Der italienische Präsident Giorgio Napolitano hat am Samstag Medienberichte dementiert, wonach er wegen des politischen Stillstands in Rom zurücktreten könnte. Er bleibe im Amt und bemühe sich weiter, eine Lösung für das politische Patt nach den Parlamentswahlen zu finden, betonte Napolitano in einer kurzen Ansprache.

Das Staatsoberhaupt appellierte an das Verantwortungsbewusstsein der Parteien, da das Land dringend eine tragfähige Regierung brauche, die die wirtschaftlichen und politischen Probleme löse. Napolitano gestand ein, dass die Fronten verhärtet seien und die Suche nach einer Lösung durchaus schwierig sei.

"Persönlichkeiten" sollen Reformen vorschlagen

Er will nun zwei "begrenzte Gruppen von Persönlichkeiten" beauftragen, Vorschläge für Reformen im institutionellen und wirtschaftlichen Bereich zu formulieren. Er hoffe, dass diese Vorschläge bei den Parteien auf Zustimmung stoßen würden und als Grundlage für eine Zusammenarbeit dienen könnten, sagte Napolitano. Die entsprechenden Persönlichkeiten werde er "in voller Autonomie" auswählen und deren Namen am Samstagnachmittag bekannt geben.
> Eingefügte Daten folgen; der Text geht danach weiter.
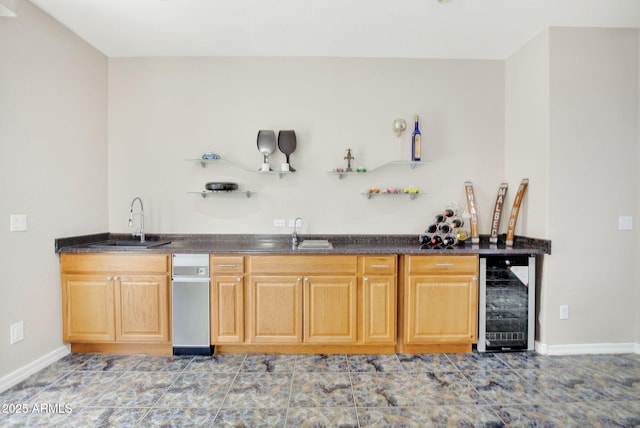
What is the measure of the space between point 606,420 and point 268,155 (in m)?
3.23

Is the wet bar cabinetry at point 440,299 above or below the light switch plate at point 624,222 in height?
below

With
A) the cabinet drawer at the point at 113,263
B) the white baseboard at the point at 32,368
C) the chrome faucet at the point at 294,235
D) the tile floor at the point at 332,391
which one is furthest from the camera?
the chrome faucet at the point at 294,235

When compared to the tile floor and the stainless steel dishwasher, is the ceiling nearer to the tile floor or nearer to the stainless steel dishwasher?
the stainless steel dishwasher

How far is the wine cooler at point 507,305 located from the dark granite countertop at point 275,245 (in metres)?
0.15

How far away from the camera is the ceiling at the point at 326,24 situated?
7.88ft

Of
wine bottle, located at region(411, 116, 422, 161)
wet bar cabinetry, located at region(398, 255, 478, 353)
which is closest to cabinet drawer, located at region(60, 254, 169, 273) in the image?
wet bar cabinetry, located at region(398, 255, 478, 353)

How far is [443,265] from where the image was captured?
8.85ft

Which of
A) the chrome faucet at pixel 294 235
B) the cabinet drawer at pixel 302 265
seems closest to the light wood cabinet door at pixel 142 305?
the cabinet drawer at pixel 302 265

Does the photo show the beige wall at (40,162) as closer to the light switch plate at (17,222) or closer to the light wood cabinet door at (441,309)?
the light switch plate at (17,222)

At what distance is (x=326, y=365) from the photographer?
8.34 feet

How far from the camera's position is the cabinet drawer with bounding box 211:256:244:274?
268cm

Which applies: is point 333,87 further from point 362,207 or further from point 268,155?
point 362,207

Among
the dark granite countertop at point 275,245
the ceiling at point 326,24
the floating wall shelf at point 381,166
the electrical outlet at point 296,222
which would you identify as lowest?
the dark granite countertop at point 275,245

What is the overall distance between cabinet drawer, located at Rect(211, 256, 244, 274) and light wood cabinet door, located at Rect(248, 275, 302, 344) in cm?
16
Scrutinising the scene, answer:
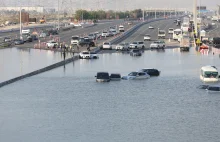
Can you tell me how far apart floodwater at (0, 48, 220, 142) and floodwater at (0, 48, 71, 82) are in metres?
1.47

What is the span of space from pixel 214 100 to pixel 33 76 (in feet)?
38.3

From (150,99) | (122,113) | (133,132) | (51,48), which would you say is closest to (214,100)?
(150,99)

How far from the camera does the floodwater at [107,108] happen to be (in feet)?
77.7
Beobachter vermuteten bereits in den vergangenen Tagen, dass Napolitano einen Außenseiter mit der Bildung einer breiten Mehr-Parteien-Koalition oder einer neuen Technokraten-Regierung beauftragen könnte. Als mögliche Kandidaten galten unter anderem der angesehene Jurist Stefano Rodota und der Generaldirektor der italienischen Notenbank, Fabrizio Saccomanni. Dieser wäre für die internationalen Finanzmärkte eine Garantie, dass Italien seinen eingeschlagenen Sanierungsweg fortsetzt. Spekuliert wird auch über den Verfassungsgerichtspräsidenten Franco Gallo und Ex-Premier Giuliano Amato als mögliche Kandidaten.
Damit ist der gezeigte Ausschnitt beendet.